As an industry, we have arbitrarily selected both the percentile and the performance for which we set our SLOs. There should be more reason to it than that. If you are measuring at q(0.99), is that really because it is satisfactory that 1% of your consumers can receive a substandard experience? This is something to think about and debate within your team and organization as a whole.

It has also been standard to measure a specific quantile and construct the SLO around the latency at that specific quantile. Here is where I believe the industry might consider looking at this problem upside down. What is special about that 1% of consumers that they can receive worse than desirable performance? Would it be better if it were 0.5% or 0.1%? Of course it would. Now, what is special about your performance criteria? Is it the 5 ms in our data retrieval example (or perhaps 250 ms in a user experience example)? Would it be better if it were faster? The answer to this is not so obvious? Who would notice?

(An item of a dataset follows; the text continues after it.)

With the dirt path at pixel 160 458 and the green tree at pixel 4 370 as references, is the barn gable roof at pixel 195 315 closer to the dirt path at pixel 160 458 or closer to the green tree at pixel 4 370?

Given this, instead of establishing SLOs around the q(0.99) latency, we should be establishing SLOs around 5ms and analyze the inverse quantile: q–1(5 ms)? The output of this function is much more insightful. The first just tells us how slow the 99th percentile is, the latter indicates what percentage of the population is meeting or exceeding our performance target.

Ultimately, SLOs should align with how you and your potential consumers would expect the service to behave. SLOs are simply the precise way you and your team can articulate these expectations. Make SLOs match you, your services, and your customers; another organization’s SLOs likely make no sense at all for you.

Another advantage of SLOs is that by exceeding your SLOs they quantitatively play into your budgets for taking risk. When you’re close to violating an SLO, you turn the risk dial down; if you have a lot of headroom, turn the risk dial up and move faster or innovate!